I became aware of eBay in the mid-1990s, when a friend started using it to buy and sell comic books. I thought it was the stupidest concept ever. I absolutely could not comprehend why people would send money to complete strangers they had found on the Internet. It seemed that there was no protection against fraud and abuse, and the whole arrangement would become a hunting ground for scammers until it fell apart.

That turns out not to be what happened.

I had similar reservations about wikis, which I heard about long before Wikipedia was created. A group of programmers created the first wiki, something called the Portland Pattern Repository. When I heard about it, I thought I must have misunderstood something. Anyone can edit any page? What's to stop some bored kid from deleting your whole website? I just didn't get it. This idea obviously wouldn't work.

There, too, I was completely and totally wrong.

But then I came across a story from, of all things, the history of naval gunnery. It showed me exactly where I had gone wrong in my analysis of eBay and Wikipedia. Moreover, it taught me a fundamental lesson about the nature of technological innovation.

You see, around the turn of the previous century, a junior U.S. Navy officer, William S. Sims, was shipped out to the China station. There, he met Admiral Sir Percy Scott, of the British Navy, who had recently developed a mechanism used for targeting artillery. The system was vastly more accurate than anything any navy had ever had--it increased accuracy by as much as 3,000 percent, according to one estimate. It was called continuous-aim firing.
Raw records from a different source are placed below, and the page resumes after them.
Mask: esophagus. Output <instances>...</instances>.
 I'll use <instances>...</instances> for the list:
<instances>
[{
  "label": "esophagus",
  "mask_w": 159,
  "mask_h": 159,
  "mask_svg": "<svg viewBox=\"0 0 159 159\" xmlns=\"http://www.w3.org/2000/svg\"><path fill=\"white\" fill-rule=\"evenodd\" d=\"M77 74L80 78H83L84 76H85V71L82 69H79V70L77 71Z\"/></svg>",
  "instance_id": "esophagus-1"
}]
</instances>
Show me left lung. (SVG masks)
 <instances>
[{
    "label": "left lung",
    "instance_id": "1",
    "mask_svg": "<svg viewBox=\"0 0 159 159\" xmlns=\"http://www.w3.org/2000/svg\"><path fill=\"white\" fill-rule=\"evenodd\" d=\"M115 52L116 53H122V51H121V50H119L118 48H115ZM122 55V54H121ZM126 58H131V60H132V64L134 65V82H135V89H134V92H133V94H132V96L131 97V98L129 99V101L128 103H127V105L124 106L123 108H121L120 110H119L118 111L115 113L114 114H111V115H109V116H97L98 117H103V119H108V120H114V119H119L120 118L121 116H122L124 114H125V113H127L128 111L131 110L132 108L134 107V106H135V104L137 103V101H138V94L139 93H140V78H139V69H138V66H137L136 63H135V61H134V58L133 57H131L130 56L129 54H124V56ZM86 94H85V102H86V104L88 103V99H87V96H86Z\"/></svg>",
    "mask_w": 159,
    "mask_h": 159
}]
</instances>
Imagine you're on a ship at sea, firing one of those big guns at a target on land. Maybe it's a lifeguard hut at Malibu Beach. Now, the sea is not steady. The waves are gently rolling the ship back and forth. If you look through the telescopic sight at the lifeguard hut, it's moving up and down.

Under the old system, you would look through the sight, aim at the target, then wait a few seconds until the ship rolled back and the target came back into view. But you couldn't wait until then to fire: You had to predict when the target was about to be in your sight and fire at that exact moment.

Needless to say, the old system didn't work too well. You couldn't fire very rapidly, given that most of the time you were waiting for the ship to roll to the right spot. Nor was the guess-and-shoot method very accurate. The bottom line was that you hardly ever hit the target. I imagine the lifeguards of the 1800s sitting casually at their stations, sipping virgin daiquiris and applying suntan lotion without even noticing the shenanigans of the British sailors as they run around like the Marx brothers and try to squeeze off a shot.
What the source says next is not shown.